3 - Racing

Getting More Out of Feature Engineering and Tuning for Machine Learning

Startup!

library(tidymodels)
library(finetune)
library(bonsai)

tidymodels_prefer()
theme_set(theme_bw())
options(pillar.advice = FALSE, pillar.min_title_chars = Inf)

More startup!

# Load our example data for this section
"https://raw.githubusercontent.com/tidymodels/" |> 
  paste0("workshops/main/slides/class_data.RData") |> 
  url() |> 
  load()

set.seed(429)
sim_split <- initial_split(class_data, prop = 0.75, strata = class)
sim_train <- training(sim_split)
sim_test  <- testing(sim_split)

set.seed(523)
sim_rs <- vfold_cv(sim_train, v = 10, strata = class)

First, a shameless promotion

Efficient Grid Search

Making Grid Search More Efficient

Previously, we evaluated 250 models (25 candidates times 10 resamples).

We can make this go faster using parallel processing.

Also, for some models, we can fit far fewer models than the number being evaluated.

For example, with boosted trees, a model with X trees can often predict on candidates with fewer than X trees (i.e., no retraining).

These strategies can lead to enormous speed-ups.

Model Racing

Racing is an old tool that we can use to go even faster.

Evaluate all of the candidate models, but only for a few resamples.
Determine which candidates have a low probability of being selected (cough, cough, tanh activation, cough).
Eliminate poor candidates.
Repeat with next resample (until no more resamples remain).

This can result in fitting a small number of models.

It is not an iterative search; it is an adaptive grid search.

TMwR, TMwR example, AML4TD

Discarding Candidates

How do we eliminate tuning parameter combinations?

There are a few methods to do so. We’ll use one based on analysis of variance (ANOVA).

However… there is typically a large resampling effect in the results.

Resampling Results (Non-Racing)

Here are some realistic (but simulated) examples of two candidate models.

An error estimate is measured for each of 10 resamples.

The lines connect resamples.

There is usually a significant resample-to-resample effect (rank corr: 0.83).

Are Candidates Different?

One way to evaluate these models is to do a paired t-test

or a t-test on their differences matched by resamples

With \(n = 10\) resamples, the confidence interval for the difference in the model error is (0.99, 2.8), indicating that candidate number 2 has a smaller error.
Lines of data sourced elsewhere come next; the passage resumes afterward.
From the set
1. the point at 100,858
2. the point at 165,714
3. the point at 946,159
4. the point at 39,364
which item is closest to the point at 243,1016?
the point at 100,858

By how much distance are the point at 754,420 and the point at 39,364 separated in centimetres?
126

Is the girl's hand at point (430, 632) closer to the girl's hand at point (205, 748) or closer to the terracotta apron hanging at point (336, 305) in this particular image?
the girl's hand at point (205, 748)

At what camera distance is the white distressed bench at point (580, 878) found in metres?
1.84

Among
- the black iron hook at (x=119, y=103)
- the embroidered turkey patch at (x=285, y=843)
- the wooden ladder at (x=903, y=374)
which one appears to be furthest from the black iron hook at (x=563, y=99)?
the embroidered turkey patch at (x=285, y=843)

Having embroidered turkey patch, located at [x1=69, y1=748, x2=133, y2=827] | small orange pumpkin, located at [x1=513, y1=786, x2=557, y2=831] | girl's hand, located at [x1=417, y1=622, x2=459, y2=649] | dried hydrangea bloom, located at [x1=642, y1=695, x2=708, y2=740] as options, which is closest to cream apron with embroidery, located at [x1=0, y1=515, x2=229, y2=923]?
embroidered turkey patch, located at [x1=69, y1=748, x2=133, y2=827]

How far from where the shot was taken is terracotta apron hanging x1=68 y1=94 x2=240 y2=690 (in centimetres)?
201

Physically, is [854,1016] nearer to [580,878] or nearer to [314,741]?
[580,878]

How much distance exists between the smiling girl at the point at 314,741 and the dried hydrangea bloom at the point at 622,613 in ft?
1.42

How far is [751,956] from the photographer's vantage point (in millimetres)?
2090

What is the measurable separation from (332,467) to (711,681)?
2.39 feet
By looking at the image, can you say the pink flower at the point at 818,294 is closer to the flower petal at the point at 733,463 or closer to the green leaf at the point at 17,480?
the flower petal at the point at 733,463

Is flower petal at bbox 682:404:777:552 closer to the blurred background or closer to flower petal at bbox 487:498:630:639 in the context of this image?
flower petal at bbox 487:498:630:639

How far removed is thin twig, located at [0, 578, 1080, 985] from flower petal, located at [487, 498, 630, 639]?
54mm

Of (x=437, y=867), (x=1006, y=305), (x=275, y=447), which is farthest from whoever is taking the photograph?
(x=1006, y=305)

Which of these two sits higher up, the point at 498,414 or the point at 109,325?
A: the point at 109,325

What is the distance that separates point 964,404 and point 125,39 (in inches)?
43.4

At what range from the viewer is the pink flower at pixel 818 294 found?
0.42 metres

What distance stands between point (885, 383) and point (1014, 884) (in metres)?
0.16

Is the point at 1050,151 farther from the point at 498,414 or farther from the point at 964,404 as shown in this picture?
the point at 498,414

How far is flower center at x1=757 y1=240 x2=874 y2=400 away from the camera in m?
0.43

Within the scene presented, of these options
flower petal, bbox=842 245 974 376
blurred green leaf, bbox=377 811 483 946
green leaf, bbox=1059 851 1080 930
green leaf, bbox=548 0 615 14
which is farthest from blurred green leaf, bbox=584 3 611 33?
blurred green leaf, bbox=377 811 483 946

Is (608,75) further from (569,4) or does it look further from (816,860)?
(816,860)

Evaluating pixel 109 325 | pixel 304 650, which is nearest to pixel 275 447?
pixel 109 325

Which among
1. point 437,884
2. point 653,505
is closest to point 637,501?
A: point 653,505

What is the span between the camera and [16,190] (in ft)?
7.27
Evaluating Differences in Candidates

What if we were to have compared the candidates while we sequentially evaluated each resample?

👉

One candidate shows superiority when 5 resamples have been evaluated.

Interim Analysis of Results

One version of racing uses a mixed model ANOVA to construct one-sided confidence intervals for each candidate versus the current best.
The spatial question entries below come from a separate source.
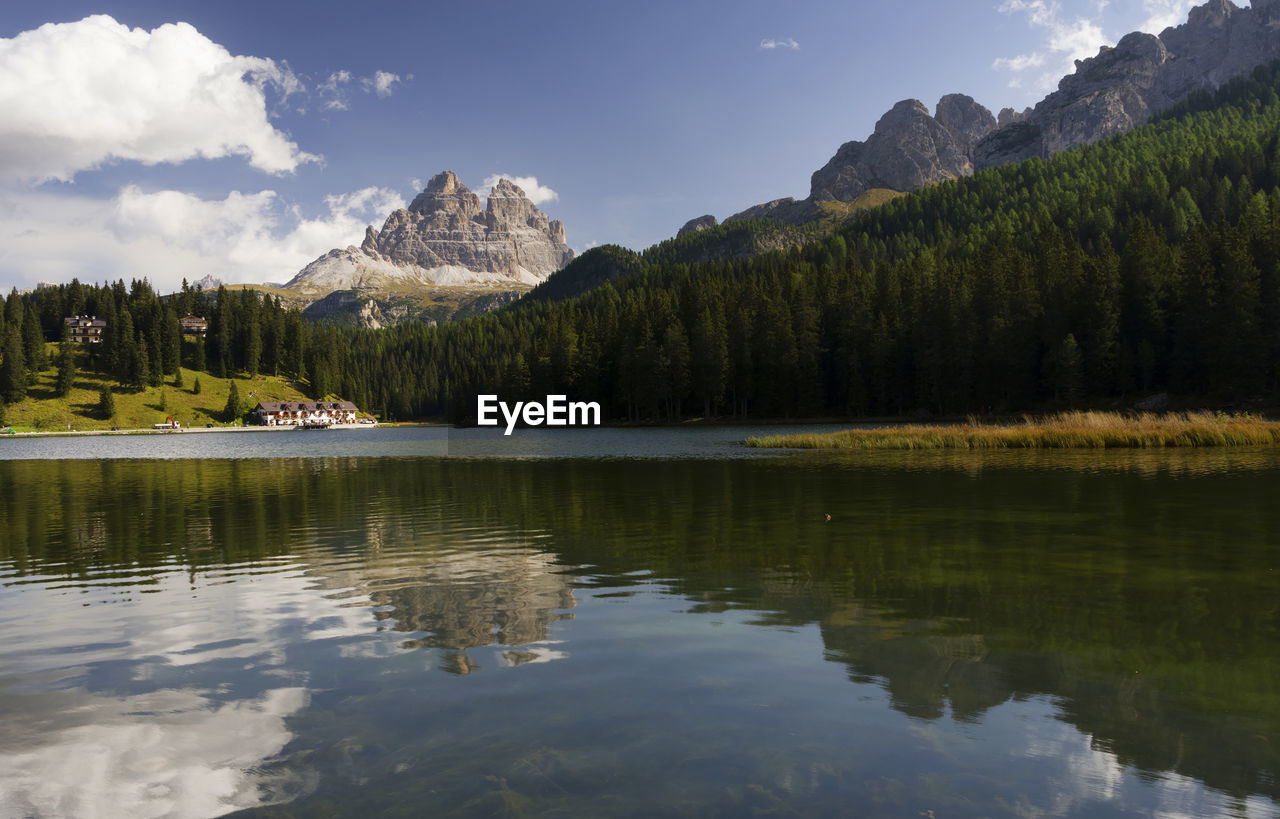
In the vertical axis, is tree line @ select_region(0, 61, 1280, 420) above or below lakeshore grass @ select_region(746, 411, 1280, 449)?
above

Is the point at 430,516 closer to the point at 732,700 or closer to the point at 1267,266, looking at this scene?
the point at 732,700

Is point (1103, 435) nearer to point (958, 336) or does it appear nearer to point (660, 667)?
point (660, 667)

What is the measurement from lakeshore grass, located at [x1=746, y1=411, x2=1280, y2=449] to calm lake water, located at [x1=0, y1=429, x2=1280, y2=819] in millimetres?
33644

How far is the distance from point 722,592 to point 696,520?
1185cm

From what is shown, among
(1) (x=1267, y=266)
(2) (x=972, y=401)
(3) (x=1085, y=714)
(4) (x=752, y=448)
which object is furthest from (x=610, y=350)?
(3) (x=1085, y=714)

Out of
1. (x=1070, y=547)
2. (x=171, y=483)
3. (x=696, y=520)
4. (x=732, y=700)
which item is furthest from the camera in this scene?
(x=171, y=483)

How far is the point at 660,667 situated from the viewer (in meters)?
11.6

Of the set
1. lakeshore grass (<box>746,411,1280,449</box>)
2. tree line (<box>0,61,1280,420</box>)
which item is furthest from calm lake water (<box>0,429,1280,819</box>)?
tree line (<box>0,61,1280,420</box>)

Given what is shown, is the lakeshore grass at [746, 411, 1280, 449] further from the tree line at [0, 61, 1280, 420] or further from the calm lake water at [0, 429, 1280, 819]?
the tree line at [0, 61, 1280, 420]

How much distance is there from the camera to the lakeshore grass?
185 ft

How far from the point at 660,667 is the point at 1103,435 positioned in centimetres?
6052

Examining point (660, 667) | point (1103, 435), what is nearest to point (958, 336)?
point (1103, 435)

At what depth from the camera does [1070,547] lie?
2067 centimetres

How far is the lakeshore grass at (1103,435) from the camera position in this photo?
2223 inches
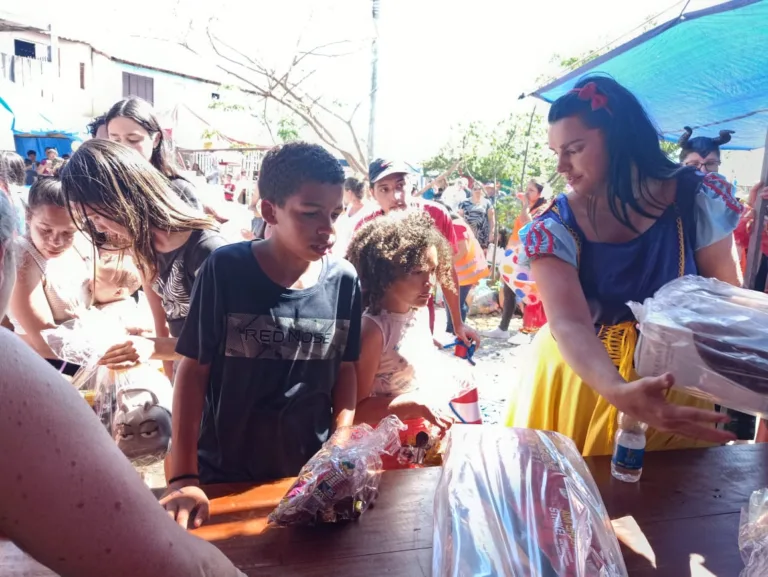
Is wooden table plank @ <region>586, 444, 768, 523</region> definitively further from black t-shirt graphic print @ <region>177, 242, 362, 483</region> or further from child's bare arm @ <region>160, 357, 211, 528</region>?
child's bare arm @ <region>160, 357, 211, 528</region>

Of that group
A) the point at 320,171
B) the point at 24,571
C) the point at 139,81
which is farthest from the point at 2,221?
the point at 139,81

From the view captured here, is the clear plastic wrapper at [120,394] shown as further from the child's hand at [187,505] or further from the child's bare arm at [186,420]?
the child's hand at [187,505]

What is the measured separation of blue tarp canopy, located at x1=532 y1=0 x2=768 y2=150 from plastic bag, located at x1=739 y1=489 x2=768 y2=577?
7.03 feet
Any candidates whose bound does not include zero are discarded. Here is an animation.

The resamples are analyzed in a random order (so set the seed).

Kuhn (2014) has examples and simulations to show that the method works.

The finetune package has functions tune_race_anova() and tune_race_win_loss().

Boosted Trees

These are popular ensemble methods that build a sequence of tree models.

Each tree uses the results of the previous tree to better predict samples, especially those that have been poorly predicted.

Each tree in the ensemble is saved, and new samples are predicted using a weighted average of its votes.

We’ll focus on the popular lightgbm implementation.

Boosted Tree Tuning Parameters

Some possible parameters:

mtry: The number of predictors randomly sampled at each split (in \([1, ncol(x)]\) or \((0, 1]\)).
trees: The number of trees (\([1, \infty]\), but usually up to thousands).
min_n: The number of samples needed to further split (\([1, n]\)).
learn_rate: The rate that each tree adapts from previous iterations (\((0, \infty]\), usual maximum is 0.1).
stop_iter: The number of iterations of boosting where no improvement was shown before stopping (\([1, trees]\)).

Boosted Tree Tuning Parameters

TBH, it is usually not difficult to optimize these models.

Often, there are multiple candidate tuning parameter regions with very good results.

For example: 👉

To demonstrate, we’ll look at optimizing five of the tuning parameters.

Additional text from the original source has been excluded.